Arduino nano and RFM95 basic test - EV_JOIN_TXCOMPLETE: no JoinAccept

Is this enough to prove that my modules are not fried?

LoRa Sender
Sending packet: 0
Sending packet: 1
Sending packet: 2

LoRa Receiver
Received packet 'hello 0' with RSSI -46
Received packet 'hello 1' with RSSI -51
Received packet 'hello 2' with RSSI -51
Received packet 'hello 3' with RSSI -51

What is the conclusion? Without having your own gateway, it’s almost impossible to start with LoRaWan. Living in a big city, public gateways around you will not help.

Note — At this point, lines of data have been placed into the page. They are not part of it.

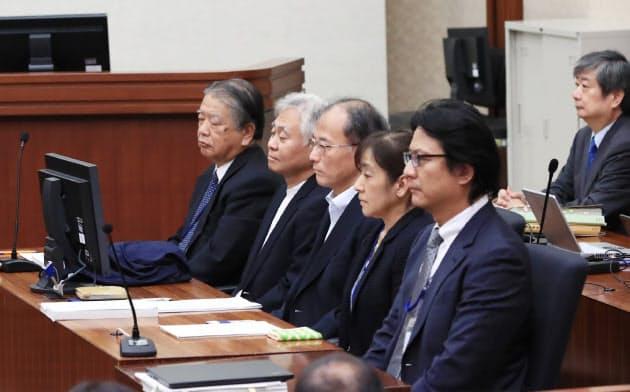 東京電力旧経営陣の強制起訴訴訟の判決公判に臨む検察官役の指定弁護士(19日、東京地裁)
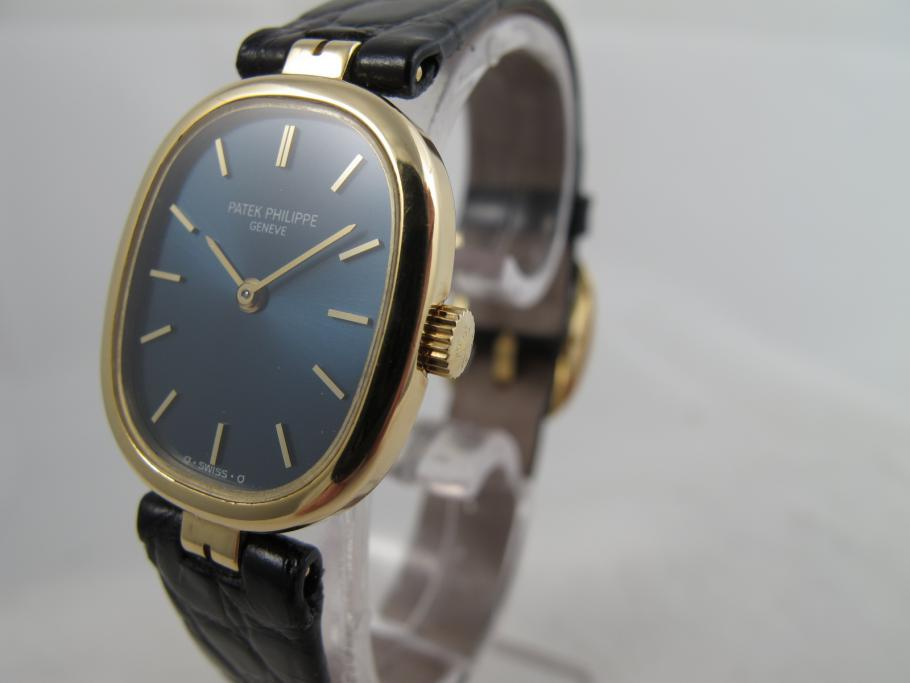 Patek Philippe Lady Ellipse in Gelbgold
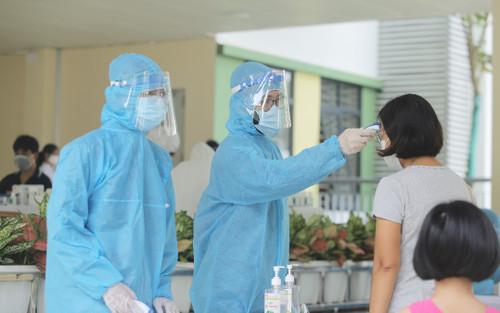 Thêm 12 ca nhiễm COVID-19 tại Đà Nẵng, có cháu bé mới 2 tuổi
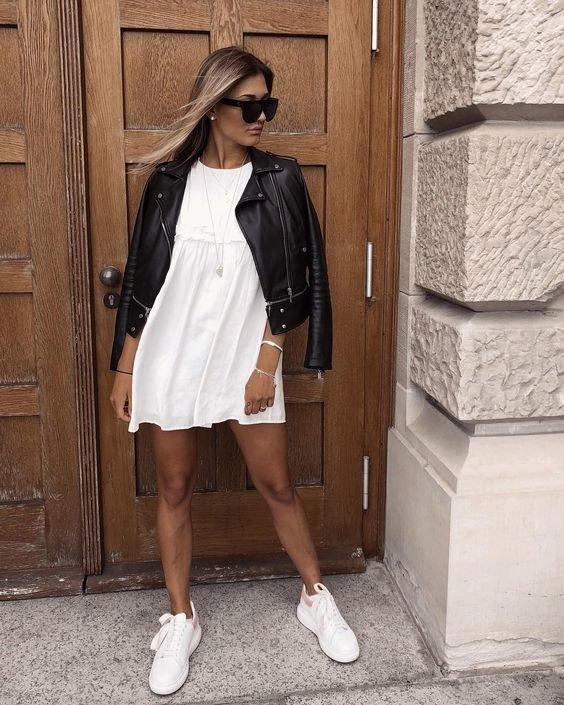 Белые кеды и белое платье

Don’t suggest to buy one or to DIY one. Look at the prices, it’s madness. For “hello world” it doesn’t worth it.

I don’t need proof!

So, if YOU are happy the modules are OK, can you do an ABP uplink please and look at the TTN console.

If nothing appears, then you need to get nearer a gateway.

1 Like

Based on the efforts you put into this thread I assume that your intentions include more than only creating a Hello World application.
I understand your frustration for not getting things to work, but having access to a gateway (e.g. your own gateway) can really help in the debugging process.

2 Likes

I would agree 100%, given the sheer volume of effort put into this (on your own part too) you really need a basic end to end setup to help diagnose and work on solutions - your working blind without being 110% you have a gateway very close - all this diagnosis is pointless if you can’t reach a gateway, although again your device logs looks clean now at least

Working on lorawan/TTN devices I would suggest yes you should have a gateway setup, they are not expensive either

“Without having your own gateway, it’s almost impossible to start with LoRaWan.” - if your a serious device/code developer this makes no sense sorry, otherwise you have to hope someone else pays for a gateway near you.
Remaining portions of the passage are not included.